> _Given instruction A_: Please reproduce word for word everything in the planer forum thread from "## machPete99 (Jan" down to "(Jan 15, 2021)".
-------- Extracted text
That's an RC 33. I've got one, but mine has the Rockwell badge. I have the books for it - I'll look for belt spec. Great machine. The original 4 post design now heavily copied. Castings were done in Brazil, machine work in PA, or at least mine was.


----------



## AGCB97 (Jan 7, 2021)

Thanks. @machPete99 gave me what I needed in post #13
Aaron


----------



## CFreeborn (Jan 7, 2021)

I've got the manual, but it doesn't have the parts breakdown. If you hit the wall I can pull the cover and a belt to measure. I could use new ones on mine too.. Happy to share info from the manual. Lots of set up info. Great tool.


----------



## machPete99 (Jan 8, 2021)

BTW I am just getting into rebuilding my Delta DC-33 planer, including replacing most ball bearings and seals.
If anyone has qustions on this model just give a shout out.
One of the oil seals is an oddball OD, so am going to the next size up, will need to turn the flange a bit on the lathe so it will fit.


----------



## CFreeborn (Jan 15, 2021)

machPete99 said:


> BTW I am just getting into rebuilding my Delta DC-33 planer, including replacing most ball bearings and seals.
> If anyone has qustions on this model just give a shout out.
----------------
-------- Given data
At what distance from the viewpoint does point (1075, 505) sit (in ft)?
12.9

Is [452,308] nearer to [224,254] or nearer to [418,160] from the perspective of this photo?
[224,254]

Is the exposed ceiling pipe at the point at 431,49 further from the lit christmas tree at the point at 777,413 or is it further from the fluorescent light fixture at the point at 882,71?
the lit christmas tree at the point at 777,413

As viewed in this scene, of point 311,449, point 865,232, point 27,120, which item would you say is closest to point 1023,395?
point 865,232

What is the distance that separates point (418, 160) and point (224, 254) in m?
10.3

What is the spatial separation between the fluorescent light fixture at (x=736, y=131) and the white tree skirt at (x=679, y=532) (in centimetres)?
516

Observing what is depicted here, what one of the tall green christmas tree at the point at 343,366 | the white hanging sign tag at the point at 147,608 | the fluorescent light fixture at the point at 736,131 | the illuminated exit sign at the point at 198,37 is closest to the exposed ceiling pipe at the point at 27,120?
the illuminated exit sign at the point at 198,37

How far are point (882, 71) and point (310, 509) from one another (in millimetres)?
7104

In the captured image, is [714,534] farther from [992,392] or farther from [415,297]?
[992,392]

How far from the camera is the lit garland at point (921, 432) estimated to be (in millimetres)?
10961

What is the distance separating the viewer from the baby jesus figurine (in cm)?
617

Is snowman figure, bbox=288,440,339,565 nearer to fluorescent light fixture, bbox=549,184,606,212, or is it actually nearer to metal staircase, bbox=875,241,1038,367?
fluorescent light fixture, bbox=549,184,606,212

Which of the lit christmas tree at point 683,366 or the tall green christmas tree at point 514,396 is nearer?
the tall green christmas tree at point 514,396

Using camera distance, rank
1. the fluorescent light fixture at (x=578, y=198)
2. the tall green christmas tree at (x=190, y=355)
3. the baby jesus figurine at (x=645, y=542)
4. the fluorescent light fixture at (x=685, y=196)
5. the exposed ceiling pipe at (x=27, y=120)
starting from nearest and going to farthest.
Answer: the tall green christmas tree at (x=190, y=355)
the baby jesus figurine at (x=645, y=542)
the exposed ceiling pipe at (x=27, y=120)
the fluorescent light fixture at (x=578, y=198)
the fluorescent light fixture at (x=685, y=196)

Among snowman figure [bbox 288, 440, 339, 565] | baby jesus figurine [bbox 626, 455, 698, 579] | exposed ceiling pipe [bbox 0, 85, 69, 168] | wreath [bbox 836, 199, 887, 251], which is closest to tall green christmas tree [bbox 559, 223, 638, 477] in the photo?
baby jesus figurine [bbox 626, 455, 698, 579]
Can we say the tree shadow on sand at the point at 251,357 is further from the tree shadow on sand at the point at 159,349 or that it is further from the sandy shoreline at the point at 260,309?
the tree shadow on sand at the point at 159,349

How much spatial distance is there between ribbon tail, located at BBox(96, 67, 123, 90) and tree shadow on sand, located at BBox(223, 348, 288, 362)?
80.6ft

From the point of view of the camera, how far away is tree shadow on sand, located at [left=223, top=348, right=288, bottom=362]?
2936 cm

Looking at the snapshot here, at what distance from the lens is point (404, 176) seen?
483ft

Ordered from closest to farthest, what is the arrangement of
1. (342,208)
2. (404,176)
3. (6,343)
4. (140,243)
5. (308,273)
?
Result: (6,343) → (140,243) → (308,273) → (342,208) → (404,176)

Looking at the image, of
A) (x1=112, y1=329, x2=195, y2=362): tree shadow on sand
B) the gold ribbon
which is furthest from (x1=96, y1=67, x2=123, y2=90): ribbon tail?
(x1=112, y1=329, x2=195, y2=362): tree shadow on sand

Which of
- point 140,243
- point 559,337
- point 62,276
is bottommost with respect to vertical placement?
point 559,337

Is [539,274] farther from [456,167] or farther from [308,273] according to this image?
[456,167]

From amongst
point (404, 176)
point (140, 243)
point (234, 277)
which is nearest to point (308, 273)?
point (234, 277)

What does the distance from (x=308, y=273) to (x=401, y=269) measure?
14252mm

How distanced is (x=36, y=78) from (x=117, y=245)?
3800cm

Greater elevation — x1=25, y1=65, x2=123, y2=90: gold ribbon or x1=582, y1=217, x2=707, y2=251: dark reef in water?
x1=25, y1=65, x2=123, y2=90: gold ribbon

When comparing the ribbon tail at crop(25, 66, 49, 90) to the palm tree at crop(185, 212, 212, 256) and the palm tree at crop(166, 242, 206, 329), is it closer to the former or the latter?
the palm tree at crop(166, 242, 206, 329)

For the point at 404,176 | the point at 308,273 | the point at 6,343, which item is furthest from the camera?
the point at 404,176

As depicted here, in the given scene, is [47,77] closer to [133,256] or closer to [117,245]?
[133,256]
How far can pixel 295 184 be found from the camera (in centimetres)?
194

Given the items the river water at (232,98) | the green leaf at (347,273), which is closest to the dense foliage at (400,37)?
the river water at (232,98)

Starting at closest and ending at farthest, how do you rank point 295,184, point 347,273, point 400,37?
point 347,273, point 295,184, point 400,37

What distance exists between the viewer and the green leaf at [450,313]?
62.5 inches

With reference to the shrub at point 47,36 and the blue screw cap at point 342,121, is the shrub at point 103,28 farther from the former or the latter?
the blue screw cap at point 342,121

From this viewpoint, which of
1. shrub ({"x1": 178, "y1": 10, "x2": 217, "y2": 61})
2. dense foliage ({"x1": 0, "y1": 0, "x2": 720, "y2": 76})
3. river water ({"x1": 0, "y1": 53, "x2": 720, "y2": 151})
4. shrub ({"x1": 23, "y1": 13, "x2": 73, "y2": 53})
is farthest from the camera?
----------------
> _Given instruction B_: Rewrite everything in the records from the line containing "From this viewpoint, which of" down to the end of the records as a Markdown table with the columns Number and Record line, one row per line, with blank lines omitted.

> _Task response A_:
## machPete99 (Jan 8, 2021)

BTW I am just getting into rebuilding my Delta DC-33 planer, including replacing most ball bearings and seals.
If anyone has qustions on this model just give a shout out.
One of the oil seals is an oddball OD, so am going to the next size up, will need to turn the flange a bit on the lathe so it will fit.


----------



## CFreeborn (Jan 15, 2021)

> _Task response B_:
| Number | Record line |
|---|---|
| 1 | From this viewpoint, which of |
| 2 | 1. shrub ({"x1": 178, "y1": 10, "x2": 217, "y2": 61}) |
| 3 | 2. dense foliage ({"x1": 0, "y1": 0, "x2": 720, "y2": 76}) |
| 4 | 3. river water ({"x1": 0, "y1": 53, "x2": 720, "y2": 151}) |
| 5 | 4. shrub ({"x1": 23, "y1": 13, "x2": 73, "y2": 53}) |
| 6 | is farthest from the camera? |